Not shaped for long, deep-ocean swims like sharks and tuna, lobe-fins were better suited for sudden bursts through sludgy water. One of the risks of life on the coasts was the sudden drop in the oxygen caused by blooms of bacteria feasting on organic matter in shallow water, and sucking up the gas for themselves. But with lungs the lobe-fins could get their oxygen elsewhere. The fossil record suggests that lobe-fins thrived in these places. Evolving into enormous forms, they feasted on the galaxies of small fishes that in turn fed on the invertebrates that lived in the muck. Their limblike fins even let them move along the bottom of the lagoons, and in shallow water they might have pushed up with their front fins to breathe
.
58

Perhaps, some amphibious creatures may even have started to colonize the land through their fertilized eggs. Washed into estuaries and lagoons they lay in shallow water until they hatched.

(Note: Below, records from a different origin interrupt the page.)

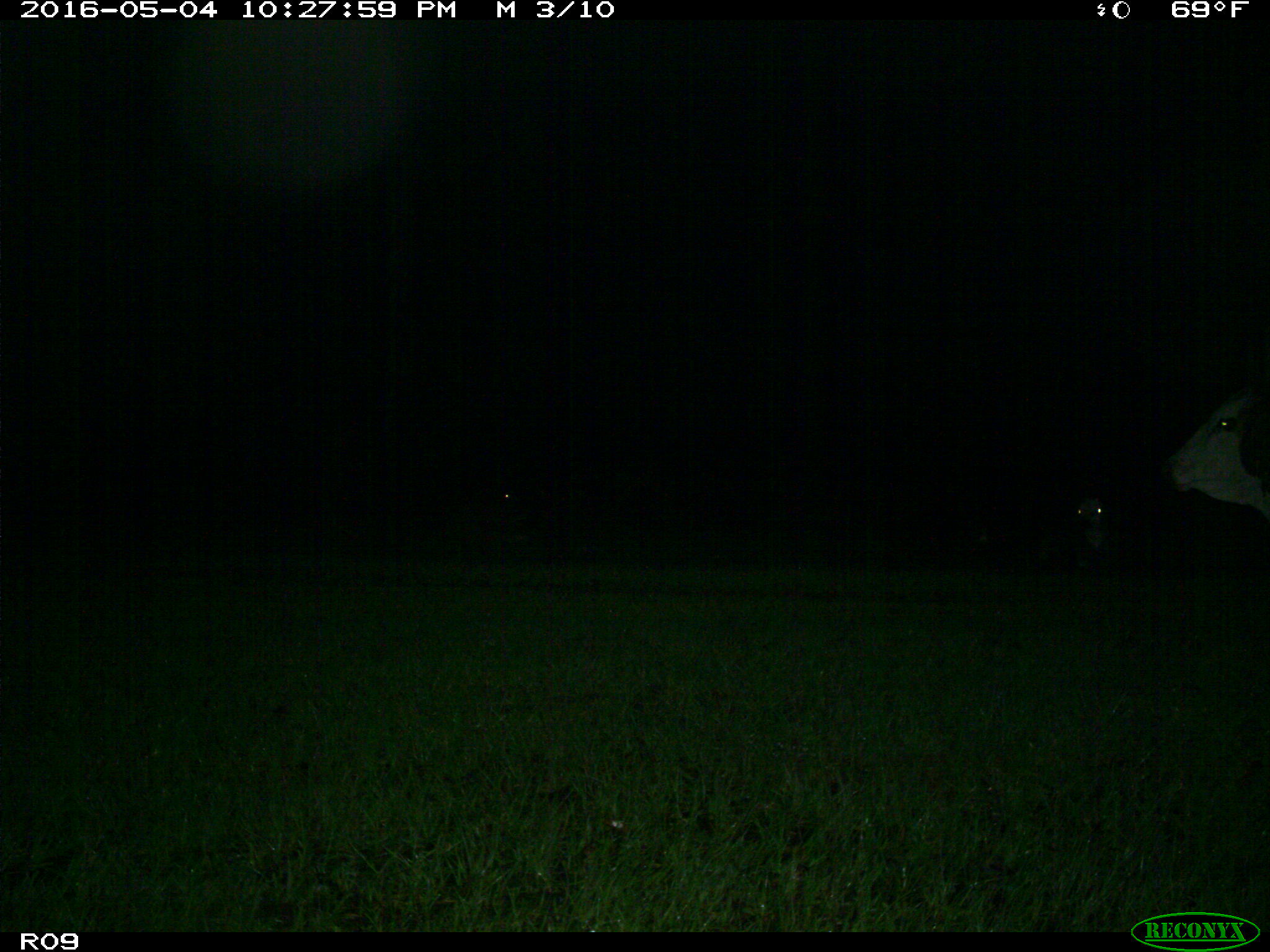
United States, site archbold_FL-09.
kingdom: Animalia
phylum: Chordata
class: Mammalia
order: Artiodactyla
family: Bovidae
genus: Bos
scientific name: Bos taurus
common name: domestic cow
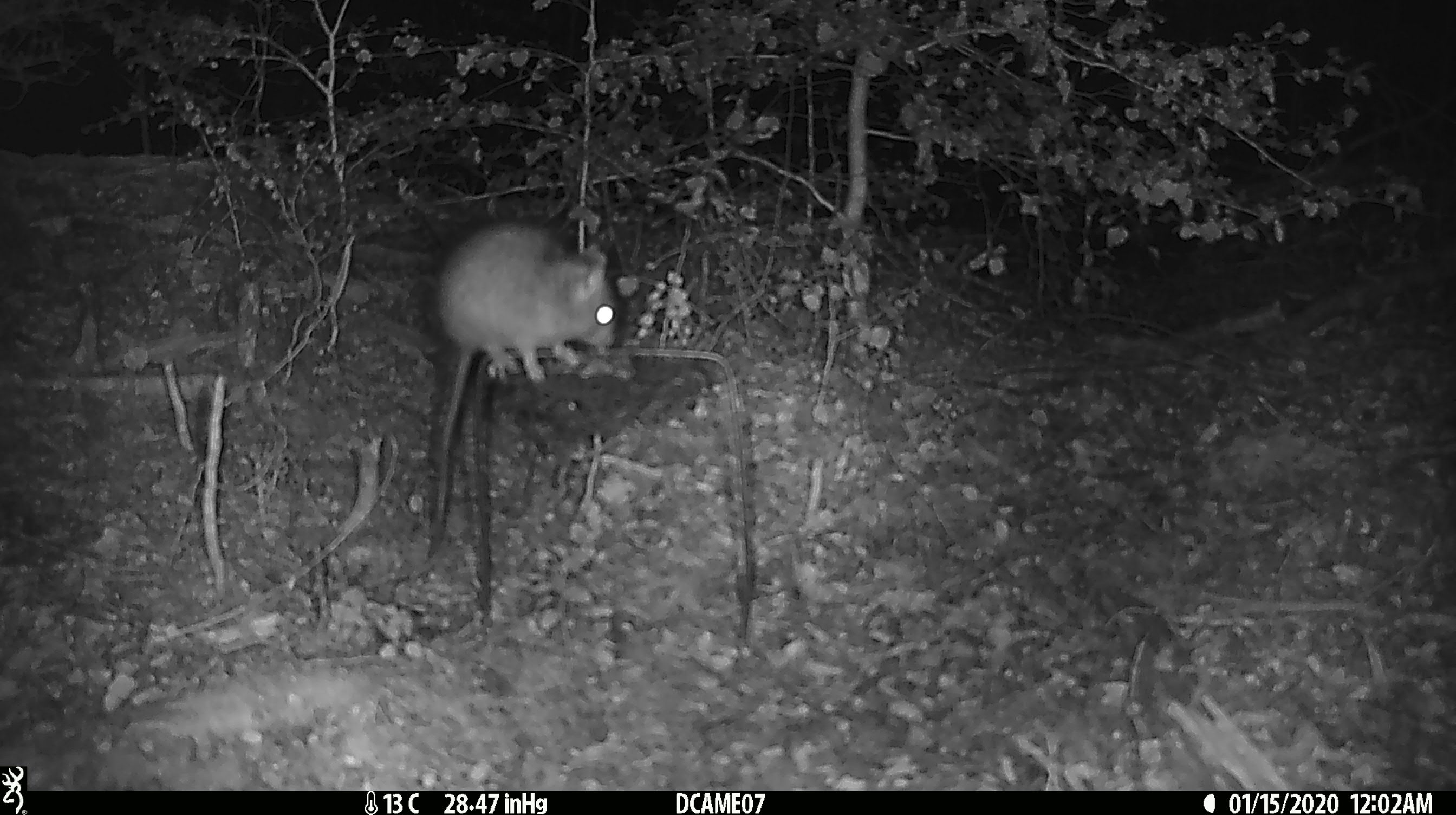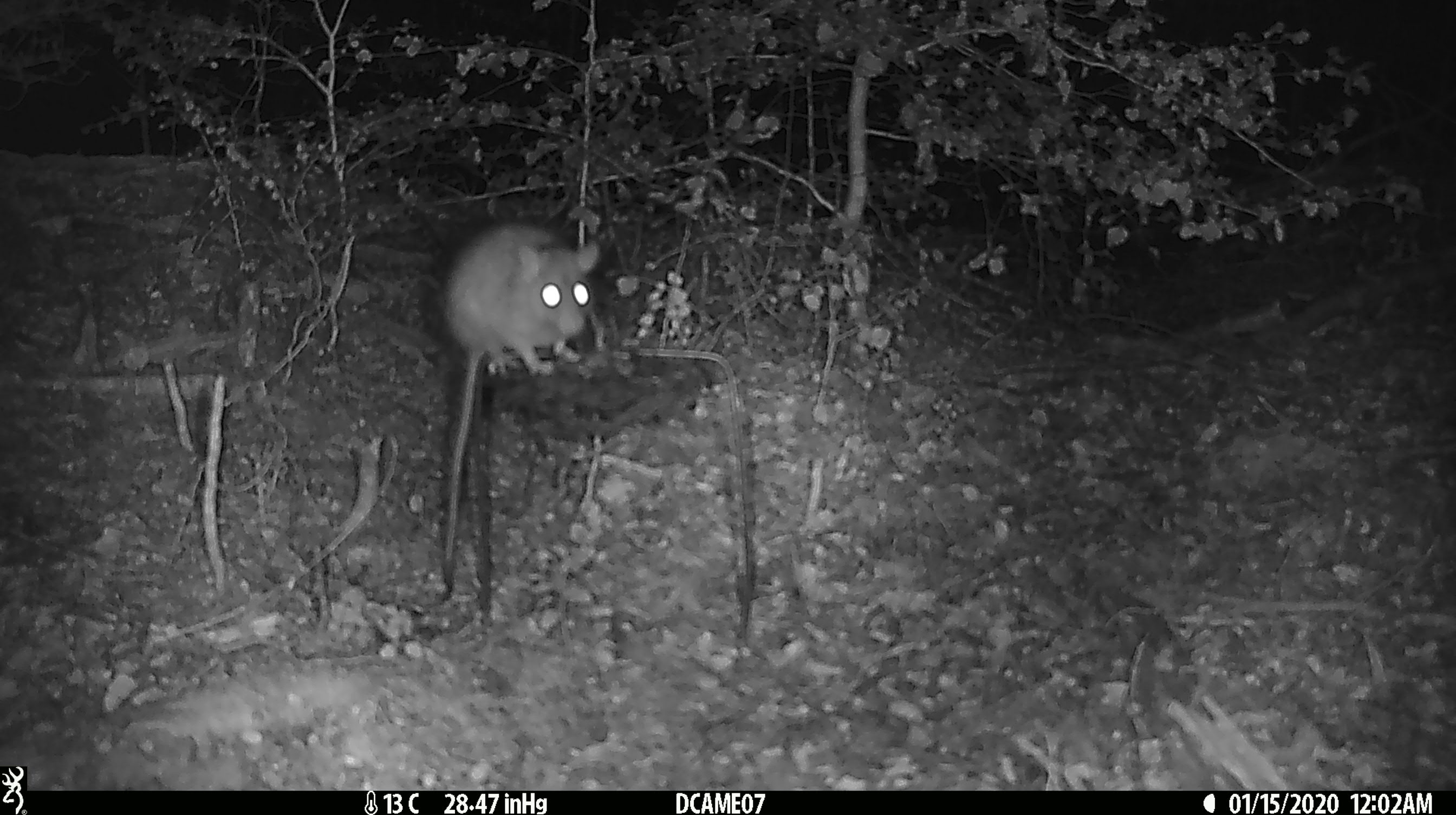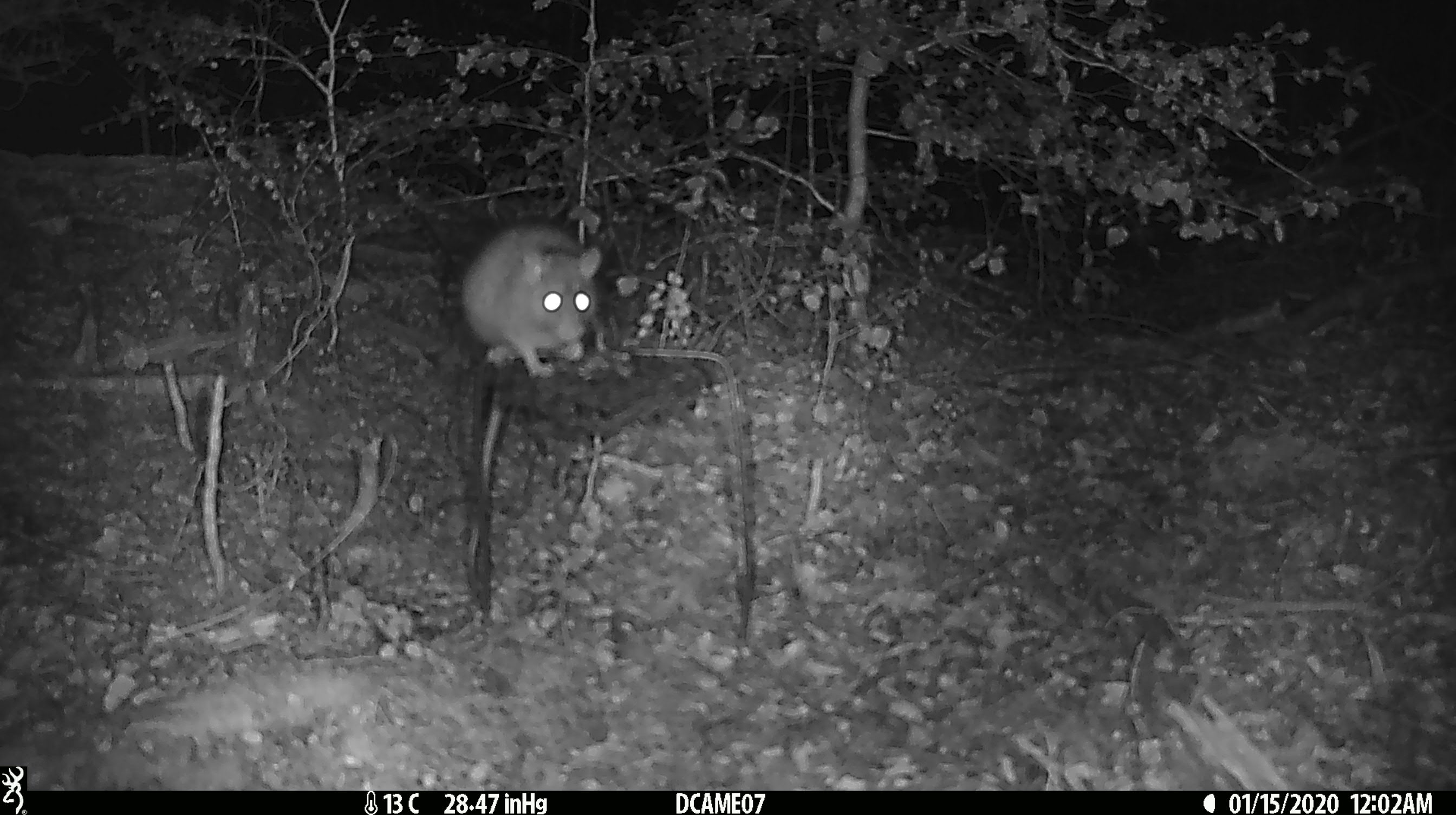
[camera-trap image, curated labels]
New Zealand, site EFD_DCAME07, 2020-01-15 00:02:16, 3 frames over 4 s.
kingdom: Animalia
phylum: Chordata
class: Mammalia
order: Rodentia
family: Muridae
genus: Rattus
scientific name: Rattus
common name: rat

Yet the migration was not simply from sea to shore but also from shore to sea!

Mammals that breathed oxygen yet live in the ocean, present us with an anomaly. What are oxygen breathing creatures doing in a world where the inhabitants were designed to filter out
oxygen in the water?
Palaeontologists and their evolution-investigating cohorts came to believe that whales must have evolved from land creatures, where breathing air is a natural part of being alive. They initially suspected that their investigations would lead them to some kind of primitive elephant. Then along came Hans Thewissen, a paleobiologist and he changed all that speculation when he unearthed the bones of a creature he dubbed
ambulocetus
(“walking whale”). Ambulocetus, a land mammal, had definitive ear bone structures
found only
in cetaceans, primarily in dolphins and whales.